* CONSIGNE A *
Dans le passage cité, qui vient chercher en voiture à la gare la personne qui raconte et le boyfriend ?
* CONSIGNE B *
Continuez le passage cité sur l’arrivée au rassemblement annuel, en reprenant après sa dernière phrase.

* PASSAGE CITÉ *
::::
L’amie du boyfriend qui héberge le grand rassemblement annuel de leur groupe nous récupère en voiture à la gare. Sur le trajet, le boyfriend demande qui vient ou ne vient pas finalement ; je demande qui est le qui qui vient lorsqu’il ne figure pas sur mon trombinoscope mental. Pour certains, j’ai le prénom mais pas le surnom : pour d’autres, le surnom mais pas le prénom ; pour d’autres encore, ni l’un ni l’autre, et parfois pas même la relation intermédiaire.

Le boyfriend se crispe en entendant le prénom du compagnon d’une ex-ex, avant d’apprendre qu’ils se sont séparés, et qu’il aura ainsi le plaisir de retrouver l’ex de son ex sans avoir à craindre ladite ex. Accueillir cet ancien ami dans le club des ex de V. amuse tellement le boyfriend qu’il lapsusse et me présente comme V. avant de se reprendre aussitôt. C’est parfait, on peut charrier qui de droit ; la moquerie se redirige gentiment vers le boyfriend plutôt que le récent célibataire malmené.
::::
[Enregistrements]

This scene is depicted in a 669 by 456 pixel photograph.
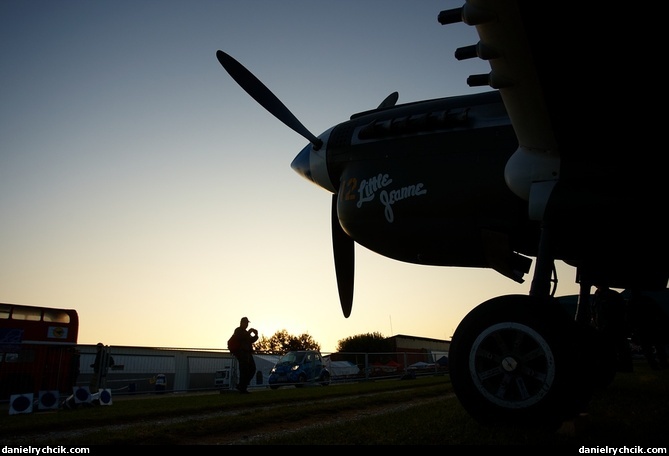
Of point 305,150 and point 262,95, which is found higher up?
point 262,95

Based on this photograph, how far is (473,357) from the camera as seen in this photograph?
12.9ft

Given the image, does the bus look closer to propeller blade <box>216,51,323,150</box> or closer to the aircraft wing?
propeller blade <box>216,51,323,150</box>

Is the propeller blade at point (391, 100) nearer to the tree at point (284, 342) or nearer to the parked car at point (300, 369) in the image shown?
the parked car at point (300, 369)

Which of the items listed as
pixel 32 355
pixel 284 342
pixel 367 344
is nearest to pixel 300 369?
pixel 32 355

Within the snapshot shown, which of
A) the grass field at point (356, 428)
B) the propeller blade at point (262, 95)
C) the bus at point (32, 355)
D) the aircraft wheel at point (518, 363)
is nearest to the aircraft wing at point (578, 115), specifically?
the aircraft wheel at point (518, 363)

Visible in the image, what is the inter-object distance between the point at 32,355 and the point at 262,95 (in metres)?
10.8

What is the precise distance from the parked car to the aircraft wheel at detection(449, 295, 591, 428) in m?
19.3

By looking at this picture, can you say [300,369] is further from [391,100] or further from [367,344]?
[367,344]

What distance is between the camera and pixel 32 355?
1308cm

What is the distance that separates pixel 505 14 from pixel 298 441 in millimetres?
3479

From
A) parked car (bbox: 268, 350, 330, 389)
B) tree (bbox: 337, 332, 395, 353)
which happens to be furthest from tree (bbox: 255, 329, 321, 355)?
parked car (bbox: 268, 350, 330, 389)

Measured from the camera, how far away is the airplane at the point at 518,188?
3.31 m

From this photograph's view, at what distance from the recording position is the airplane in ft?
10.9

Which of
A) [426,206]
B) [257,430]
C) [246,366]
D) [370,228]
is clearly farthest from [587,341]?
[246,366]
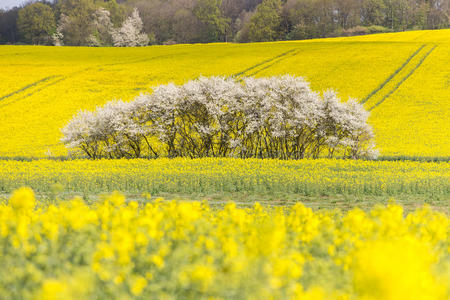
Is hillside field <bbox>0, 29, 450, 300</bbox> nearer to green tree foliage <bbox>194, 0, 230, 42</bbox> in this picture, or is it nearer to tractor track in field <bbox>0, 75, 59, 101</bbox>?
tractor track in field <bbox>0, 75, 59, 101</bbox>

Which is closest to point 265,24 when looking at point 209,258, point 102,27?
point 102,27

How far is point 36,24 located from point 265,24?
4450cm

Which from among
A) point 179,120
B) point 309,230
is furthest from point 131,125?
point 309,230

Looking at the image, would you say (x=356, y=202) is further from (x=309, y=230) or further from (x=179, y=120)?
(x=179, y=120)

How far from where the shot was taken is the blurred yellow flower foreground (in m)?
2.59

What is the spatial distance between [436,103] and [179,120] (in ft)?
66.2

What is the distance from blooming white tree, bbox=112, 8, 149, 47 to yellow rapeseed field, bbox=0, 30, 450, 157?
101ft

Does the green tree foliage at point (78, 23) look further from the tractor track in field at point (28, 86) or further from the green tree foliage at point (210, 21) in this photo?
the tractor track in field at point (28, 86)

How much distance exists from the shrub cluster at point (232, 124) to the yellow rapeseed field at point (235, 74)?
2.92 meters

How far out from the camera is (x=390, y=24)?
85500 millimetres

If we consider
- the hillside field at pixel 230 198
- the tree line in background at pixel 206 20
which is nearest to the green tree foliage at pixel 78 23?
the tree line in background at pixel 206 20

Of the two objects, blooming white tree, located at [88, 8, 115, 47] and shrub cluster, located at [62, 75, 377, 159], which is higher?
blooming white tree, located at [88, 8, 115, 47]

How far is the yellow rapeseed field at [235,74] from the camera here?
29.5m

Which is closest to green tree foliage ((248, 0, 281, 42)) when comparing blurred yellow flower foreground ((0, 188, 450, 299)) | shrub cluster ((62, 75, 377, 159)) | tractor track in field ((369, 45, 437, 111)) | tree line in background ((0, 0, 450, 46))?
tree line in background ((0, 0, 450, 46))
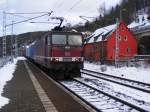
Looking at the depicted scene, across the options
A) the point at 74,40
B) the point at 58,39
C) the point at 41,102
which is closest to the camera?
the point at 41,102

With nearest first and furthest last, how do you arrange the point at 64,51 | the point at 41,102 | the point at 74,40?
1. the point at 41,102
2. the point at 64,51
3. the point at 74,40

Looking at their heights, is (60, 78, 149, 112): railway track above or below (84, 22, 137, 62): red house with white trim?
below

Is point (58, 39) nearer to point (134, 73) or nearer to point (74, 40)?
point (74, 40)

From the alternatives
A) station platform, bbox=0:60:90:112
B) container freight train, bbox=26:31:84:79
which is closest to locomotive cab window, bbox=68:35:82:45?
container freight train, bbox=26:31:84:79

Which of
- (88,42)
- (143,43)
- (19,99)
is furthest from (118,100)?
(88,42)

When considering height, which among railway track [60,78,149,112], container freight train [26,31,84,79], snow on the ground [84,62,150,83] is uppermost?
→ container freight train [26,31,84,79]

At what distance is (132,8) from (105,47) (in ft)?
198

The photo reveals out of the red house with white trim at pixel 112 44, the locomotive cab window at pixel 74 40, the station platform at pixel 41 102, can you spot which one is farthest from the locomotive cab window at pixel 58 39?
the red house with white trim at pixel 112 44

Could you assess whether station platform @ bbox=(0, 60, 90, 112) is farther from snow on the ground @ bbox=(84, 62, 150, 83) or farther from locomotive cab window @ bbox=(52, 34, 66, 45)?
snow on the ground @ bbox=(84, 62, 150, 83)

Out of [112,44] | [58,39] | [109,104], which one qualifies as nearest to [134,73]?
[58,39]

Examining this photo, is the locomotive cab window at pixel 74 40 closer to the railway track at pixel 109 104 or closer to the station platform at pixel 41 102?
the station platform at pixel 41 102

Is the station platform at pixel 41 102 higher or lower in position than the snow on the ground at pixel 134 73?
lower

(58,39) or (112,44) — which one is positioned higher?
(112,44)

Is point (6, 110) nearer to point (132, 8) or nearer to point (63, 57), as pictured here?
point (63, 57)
::::
* RÉPONSE ATTENDUE A *
L’amie du boyfriend qui héberge le grand rassemblement annuel de leur groupe.

* RÉPONSE ATTENDUE B *
Deux gravures bleutées, sur un mur avec un décrochement, qui créé deux surfaces plus ou moins éclairées

Le AirBnB est étriqué et vieillot au possible. Il y a des meubles en bois sculptés, chaises et buffet ; des napperons en crochet ou en dentelle épaisse ; une suspension candélabre avec deux ampoules transparentes et une dépolie, toutes en forme de flamme ; de la vaisselle blanchâtre  ni opaque ni transparente ; des gravures de nature bleutées qui ont dû perdre leurs pigments rouges dans les années 1990 à l’étage, et une photo de rouge-gorge enneigé isolé du papier-peint fleuri par une baguette dorée dans la chambre au rez-de-chaussée, également dotée d’une descente de lit poilue. Pas de doute, nous sommes chez Jacqueline. Comme à Langeais, dans notre précédent AirBnB de Touraine, tenu par une autre Jacqueline. Comme mon arrière-grand-mère, Jacqueline pour tous ceux qui ne pouvaient pas l’appeler mamie-de-Sanary. C’est peut-être pour ça que je me sens facilement bien dans cette petite maison laide. Une familiarité d’époque passée. Je crois même reconnaître une babiole colorée en forme de poule-coquetier sur le buffet.

Plusieurs tentes ont été montées dans le jardin, mais tout le monde n’est pas encore arrivé : la grosse soirée du week-end est pour le lendemain. En attendant, c’est la Friday night fever ; cette première soirée est déjà bien tardive, bruyante et arrosée. Un feu est improvisé à même le sol, puis cerné de briques, pour alimenter en braise le barbecue pendant tout le week-end. Les premières grillades arrivent vers 22h, quand le saladier de taboulé géant a déjà été bien entamé. Ni trop sec, ni trop humide, le secret est de le cuisiner dans du gaspacho, apprends-je.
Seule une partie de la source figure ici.